College might be the pinnacle of communal eating culture. With long dining hall tables, massive student group parties and reunions, and “tables for 18” at birthday bashes, it’s often hard to be alone in college. I regularly found myself craving solitary time through a solo drive or trip downtown. When I graduated and moved out east, I breathed a sigh of relief knowing I would rarely again have to coordinate a dozen people’s schedules at once for a weekend activity.
Of course now I’m in just the opposite. New York City is a city of independent souls. They say it’s the easiest place to be lonely in a crowd. I think this is due in part to the cramped quarters we stow ourselves inside. What starts as a squished two-bedroom converted into a 3-bedroom living situation with 2 roommates one day morphs into a two-bedroom with only one spouse or partner.
Impromptu Sunday morning eggs and toast with six people (three roommates + boyfriends/girlfriends) have become bagel and coffee runs for two. And as I’ve changed jobs, over time, the cafeteria style aspect of one company’s lunch culture has turned into a “grab and go” style meal or sometimes a one-on-one business lunch. Given how infrequently my schedule overlaps with my husband’s, we’re lucky if we have three meals a week together. I eat alone a lot.
To be clear, I kind of enjoy this. Simply being out alone doesn’t mean I’m not social; it means only that I have nobody else’s schedule to manage. No other expectations to meet. Given the freneticism of my day job (a never ending exercise in many-stakeholder coordination), this is often a welcome moment of detox or solace for me.

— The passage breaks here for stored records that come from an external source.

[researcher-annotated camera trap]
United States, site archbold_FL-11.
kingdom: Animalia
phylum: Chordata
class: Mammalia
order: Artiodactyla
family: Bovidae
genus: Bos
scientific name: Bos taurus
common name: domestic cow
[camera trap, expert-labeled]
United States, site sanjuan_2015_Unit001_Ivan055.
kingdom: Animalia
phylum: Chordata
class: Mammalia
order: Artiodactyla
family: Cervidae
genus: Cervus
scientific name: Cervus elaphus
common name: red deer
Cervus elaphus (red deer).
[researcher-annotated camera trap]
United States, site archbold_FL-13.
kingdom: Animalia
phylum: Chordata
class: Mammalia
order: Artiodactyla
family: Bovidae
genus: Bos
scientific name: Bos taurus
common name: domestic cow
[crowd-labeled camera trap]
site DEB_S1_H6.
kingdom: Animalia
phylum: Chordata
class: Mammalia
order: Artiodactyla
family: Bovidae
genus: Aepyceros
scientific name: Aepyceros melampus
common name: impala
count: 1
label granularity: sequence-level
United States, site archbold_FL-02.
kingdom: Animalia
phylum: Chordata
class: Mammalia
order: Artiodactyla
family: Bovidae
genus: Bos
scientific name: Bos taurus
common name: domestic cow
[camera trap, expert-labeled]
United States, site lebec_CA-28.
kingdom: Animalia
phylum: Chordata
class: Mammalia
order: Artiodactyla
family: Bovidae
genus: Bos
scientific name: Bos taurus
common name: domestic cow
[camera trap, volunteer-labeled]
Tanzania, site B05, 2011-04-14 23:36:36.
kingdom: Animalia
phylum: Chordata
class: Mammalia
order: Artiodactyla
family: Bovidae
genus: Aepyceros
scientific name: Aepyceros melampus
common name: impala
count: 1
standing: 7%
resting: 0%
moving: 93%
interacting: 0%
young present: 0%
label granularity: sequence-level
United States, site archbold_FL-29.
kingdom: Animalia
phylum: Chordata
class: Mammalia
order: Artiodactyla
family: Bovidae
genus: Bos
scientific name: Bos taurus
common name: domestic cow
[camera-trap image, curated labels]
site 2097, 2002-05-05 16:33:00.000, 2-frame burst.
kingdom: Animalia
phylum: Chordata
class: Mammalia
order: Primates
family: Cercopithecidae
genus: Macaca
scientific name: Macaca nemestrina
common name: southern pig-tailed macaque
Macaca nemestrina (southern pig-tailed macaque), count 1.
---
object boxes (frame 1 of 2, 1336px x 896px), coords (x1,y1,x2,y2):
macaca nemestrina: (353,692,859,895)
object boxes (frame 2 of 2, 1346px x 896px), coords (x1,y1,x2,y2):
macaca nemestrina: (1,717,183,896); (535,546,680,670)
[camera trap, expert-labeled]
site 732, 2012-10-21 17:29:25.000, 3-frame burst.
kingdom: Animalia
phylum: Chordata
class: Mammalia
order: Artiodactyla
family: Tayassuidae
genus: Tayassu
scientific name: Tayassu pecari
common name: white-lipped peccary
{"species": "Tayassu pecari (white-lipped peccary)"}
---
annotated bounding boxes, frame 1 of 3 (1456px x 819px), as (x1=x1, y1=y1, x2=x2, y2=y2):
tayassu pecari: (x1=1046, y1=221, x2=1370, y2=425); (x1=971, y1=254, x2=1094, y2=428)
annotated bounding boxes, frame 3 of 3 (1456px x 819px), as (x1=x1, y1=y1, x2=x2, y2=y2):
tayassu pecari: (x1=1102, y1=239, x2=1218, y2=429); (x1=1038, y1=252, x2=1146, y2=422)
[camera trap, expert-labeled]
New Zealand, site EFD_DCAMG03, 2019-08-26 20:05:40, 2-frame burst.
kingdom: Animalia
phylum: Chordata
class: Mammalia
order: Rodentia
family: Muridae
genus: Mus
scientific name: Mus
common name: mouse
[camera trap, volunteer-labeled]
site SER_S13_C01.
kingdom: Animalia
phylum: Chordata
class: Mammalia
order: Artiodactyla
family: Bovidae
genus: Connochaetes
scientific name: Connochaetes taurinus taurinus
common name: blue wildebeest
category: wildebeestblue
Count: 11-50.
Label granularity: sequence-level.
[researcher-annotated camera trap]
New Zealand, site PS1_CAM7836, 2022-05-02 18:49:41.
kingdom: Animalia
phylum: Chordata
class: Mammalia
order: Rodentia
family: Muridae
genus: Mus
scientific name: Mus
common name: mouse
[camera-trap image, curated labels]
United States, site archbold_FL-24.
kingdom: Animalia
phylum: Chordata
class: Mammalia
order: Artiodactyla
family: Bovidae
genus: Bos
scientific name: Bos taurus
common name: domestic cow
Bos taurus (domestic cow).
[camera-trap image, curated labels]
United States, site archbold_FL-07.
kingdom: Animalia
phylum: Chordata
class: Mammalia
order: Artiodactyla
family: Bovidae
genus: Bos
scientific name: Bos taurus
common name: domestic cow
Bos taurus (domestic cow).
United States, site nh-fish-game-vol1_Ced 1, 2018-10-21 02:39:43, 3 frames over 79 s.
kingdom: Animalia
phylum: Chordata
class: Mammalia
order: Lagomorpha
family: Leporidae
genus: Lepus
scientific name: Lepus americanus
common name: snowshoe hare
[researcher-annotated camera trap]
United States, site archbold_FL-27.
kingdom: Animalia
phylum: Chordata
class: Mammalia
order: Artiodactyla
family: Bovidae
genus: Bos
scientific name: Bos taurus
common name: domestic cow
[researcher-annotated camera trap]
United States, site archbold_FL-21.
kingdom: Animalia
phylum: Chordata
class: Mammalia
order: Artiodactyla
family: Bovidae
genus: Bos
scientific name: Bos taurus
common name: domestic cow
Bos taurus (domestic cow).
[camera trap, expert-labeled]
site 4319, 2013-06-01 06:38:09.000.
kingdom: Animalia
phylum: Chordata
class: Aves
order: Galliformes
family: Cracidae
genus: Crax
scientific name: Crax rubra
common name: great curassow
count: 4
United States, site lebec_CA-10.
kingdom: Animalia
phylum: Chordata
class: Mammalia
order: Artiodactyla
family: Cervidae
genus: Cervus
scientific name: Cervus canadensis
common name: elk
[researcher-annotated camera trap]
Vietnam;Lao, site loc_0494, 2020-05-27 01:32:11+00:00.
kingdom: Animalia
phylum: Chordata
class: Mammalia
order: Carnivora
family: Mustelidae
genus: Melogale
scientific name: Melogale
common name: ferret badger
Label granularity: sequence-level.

But it means I’m pretty out of practice in the art of communal eating. I cook maybe twice a year (and it’s always a novelty) and we are rarely invited to others’ homes who have a table large enough to comfortably seat 6–8 total people.
Holidays are lovely exceptions to this rule. To me, the tradition of routine is less important than the inclusion of as many people as possible. My favorite holiday memories are the ones where our table included a hodgepodge mix of friends, family, coworkers with nowhere to go, and acquaintances who soon become friends. And weekend like this do make me a little nostalgic for those more classic communal eating moments of my life.
But I also can’t help but consider the obvious: How something so natural to humans like social eating has become more of an exception than a rule, at least for me. It’s hard to tell if this is good, bad, or neutral, but it’s an interesting observation I always come to around this time of the year. So no matter where you are or who you are with this weekend (and throughout the holiday season), I hope you take a minute to enjoy your group. It’s probably pretty special.